Tomorrow marks the 40th anniversary of the Erebus tragedy, New Zealand’s worst peace time disaster.
On November 28, 1979, an Air New Zealand plane carrying 257 people over the wilds of Antarctica crashed into the side of Mt Erebus, killing all on board.
What followed was attempts at a corporate cover-up, the smearing of the good names of the experienced pilots, tales of anguish, and stories of those who’d been booked on the flight but missed it. And still there are arguments over where a permanent memorial will go.
Stuff reporter Michael Wright, who’s behind the podcast series White Silence, started thinking about marking this anniversary two years ago.
He tells Sharon Brettkelly he was listening to an eight-episode podcast on Watergate a couple of years ago, called Slow Burn.
“Even though you know what Watergate is most people don’t really know very much about it,” he says. “And they told it in a really interesting way – they found characters on the margins and behind the scenes who could offer their opinions …. telling the story of Watergate but in an interesting way 40-something years on.”
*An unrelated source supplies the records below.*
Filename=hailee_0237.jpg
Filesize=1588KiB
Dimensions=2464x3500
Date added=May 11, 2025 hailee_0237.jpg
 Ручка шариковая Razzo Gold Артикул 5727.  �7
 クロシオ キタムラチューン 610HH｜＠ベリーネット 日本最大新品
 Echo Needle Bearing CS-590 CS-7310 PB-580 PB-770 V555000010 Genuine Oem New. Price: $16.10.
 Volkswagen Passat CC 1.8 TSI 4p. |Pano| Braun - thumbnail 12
“I thought could you apply that model to New Zealand?”
At the time he didn’t know much about Erebus – he wasn’t born when it happened - but after some research realised there was a story there to tell.
“Once you look into what happened – and more importantly what happened afterwards – there is this huge saga that is quite an important story.”
For those who remember it at the time, Royal Commission of Inquiry chairperson Justice Peter Mahon’s phrase “an orchestrated litany of lies” is probably the standout line.
“That line, that soundbite, it was really snappy, it was really catchy – people remembered it. That’s the reason people like me remembered that and nothing else, 40 years later.”
Mahon’s language, and his finding that basically Air New Zealand had stuffed up then tried to cover that up, infuriated the airline and its owner, the government. The finding was legally challenged and a huge second round of fighting on a much larger scale took off.
In 1983 the Privy Council found Mahon had acted outside his jurisdiction in finding a conspiracy by Air New Zealand, on the grounds that those accused of it didn’t get a chance to give evidence.
But the famous phrase wasn’t removed from the report.
“The crash itself almost got lost in this controversy,” says Wright.
There have been several books written on the subject, and Wright got his hands on the 3000-odd pages of Royal Commission documents. He amassed well over a hundred hours of interviews and archival audio. The result can be heard in the six-episode podcast with RNZ’s Katy Gosset, and he talks to The Detail today about how it came about.